Adopción y depresión

Sentimientos de alegría, felicidad y gran euforia suele ocasionar la llegada del hijo a casa y esto es igual tanto con los hijos biológicos como con los adoptivos. Sin embargo, en ocasiones pueden detectarse padres que reflejan sentimientos como el cansancio y la frustración, algo que puede tomarse como normal en estos casos y como una etapa que puede superarse. Adopción y depresión

El procedo de adopción es una etapa muchas veces extensa que tiene como final el momento de felicidad que se refleja el día en el que se conoce a ese pequeño y que produce un impacto la primera vez, algo que todos los padres experimentan en algún nivel.

La llegada del hijo y el día a día con las adaptaciones lógicas, sobre todo cuando se trata de niños de 4 años o más suele ser una etapa de prueba para ambos, siendo todas ellas experiencias totalmente naturales y a pesar que las recompensas siempre serán mayores a las frutstraciones los retos muchas veces pueden resultar confusos y agotadores llevando en algunos casos a un estado de depresión.

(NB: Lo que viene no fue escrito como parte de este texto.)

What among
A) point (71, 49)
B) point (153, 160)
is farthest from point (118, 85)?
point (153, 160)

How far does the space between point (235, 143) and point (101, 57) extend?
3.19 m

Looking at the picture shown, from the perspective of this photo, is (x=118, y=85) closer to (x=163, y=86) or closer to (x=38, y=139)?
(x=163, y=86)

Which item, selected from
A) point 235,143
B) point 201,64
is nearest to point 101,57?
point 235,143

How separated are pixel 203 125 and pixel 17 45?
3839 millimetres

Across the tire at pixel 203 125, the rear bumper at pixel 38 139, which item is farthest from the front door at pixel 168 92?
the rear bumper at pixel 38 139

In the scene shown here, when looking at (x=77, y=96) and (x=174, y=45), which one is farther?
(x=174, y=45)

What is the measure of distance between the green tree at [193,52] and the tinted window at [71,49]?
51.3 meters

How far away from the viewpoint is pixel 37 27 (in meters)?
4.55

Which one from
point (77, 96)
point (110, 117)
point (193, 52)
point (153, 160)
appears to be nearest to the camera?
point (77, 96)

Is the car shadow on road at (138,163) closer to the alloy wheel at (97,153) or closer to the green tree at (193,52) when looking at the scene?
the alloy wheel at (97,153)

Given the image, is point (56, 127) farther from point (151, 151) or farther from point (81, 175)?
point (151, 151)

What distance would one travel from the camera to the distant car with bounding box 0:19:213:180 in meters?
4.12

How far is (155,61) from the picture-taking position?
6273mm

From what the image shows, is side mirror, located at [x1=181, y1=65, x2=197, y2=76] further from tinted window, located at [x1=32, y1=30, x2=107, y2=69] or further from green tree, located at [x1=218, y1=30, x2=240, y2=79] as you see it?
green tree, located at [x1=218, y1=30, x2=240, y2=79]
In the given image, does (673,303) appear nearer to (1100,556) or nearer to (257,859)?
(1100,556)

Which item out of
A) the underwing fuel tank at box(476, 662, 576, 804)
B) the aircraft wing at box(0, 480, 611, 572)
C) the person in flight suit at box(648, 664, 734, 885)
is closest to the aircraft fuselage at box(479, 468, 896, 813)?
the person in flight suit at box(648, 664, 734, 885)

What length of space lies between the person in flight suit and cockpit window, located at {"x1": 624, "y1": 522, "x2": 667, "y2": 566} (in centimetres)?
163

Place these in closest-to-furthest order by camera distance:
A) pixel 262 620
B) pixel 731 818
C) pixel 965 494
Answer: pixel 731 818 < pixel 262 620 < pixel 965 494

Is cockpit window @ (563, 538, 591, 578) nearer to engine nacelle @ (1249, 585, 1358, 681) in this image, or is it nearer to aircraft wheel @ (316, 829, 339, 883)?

La depresión luego de una adopción no es ni más ni menos que la respuesta lógica a nuevas experiencias y también el trabajo que representará conocer a fondo las necesidades de un niño adoptado, todas estas son cargas físicas y emocionales para las cuales nadie se encuentra preparado. El secreto estará entonces en buscar ayuda y permitirse la comunicación con otros que hayan pasado por la misma experiencia que serán sin lugar a dudas los que mejor comprenderán la situación.

También, será necesario involucrar en esta nueva etapa a los amigos y familiares quienes también formarán parte del proceso. Este tipo de depresión llamada de Post Adopción, es algo imposible de controlar pero será necesario tratar de llevarla adelante y superarla para no causar daño y traumas al hijo.

Además, la salud emocional de los padres es muy importante en esta etapa donde la integración y la nueva situación familiar requieren estar con el mejor ánimo. La forma de llevar adelante esta etapa no difiere mucho de la que se aconseja con la llegada de un hijo biológico y por ello se necesitará de un tiempo para vincularse con el niño y llegar así a un estado de integración.

En el caso de una madre que trabaja fuera del hogar es recomendable tomarse un tiempo de descanso y de adaptación relegando un poco las actividades que se desarrollaban habitualmente antes de la llegada del niño.

Repartir las tareas y responsabilidades del hogar ya que la maternidad siempre trae aparejada una demanda mayor de energía y tiempo, pero también es necesario que el otro integrante de la pareja se sume y participe en los cuidados y juegos con el niño como una forma de no dañar la relación de a dos que hasta hace poco tiempo se tenía de forma armónica.

La llegada del niño a la casa debería ser motivo de felicidad, orgullo y por supuesto también de miedos y expectativas pero todo esto puede consolidarse y salir adelante en una tarea que no es sencilla pero tampoco imposible como es la de ser padres.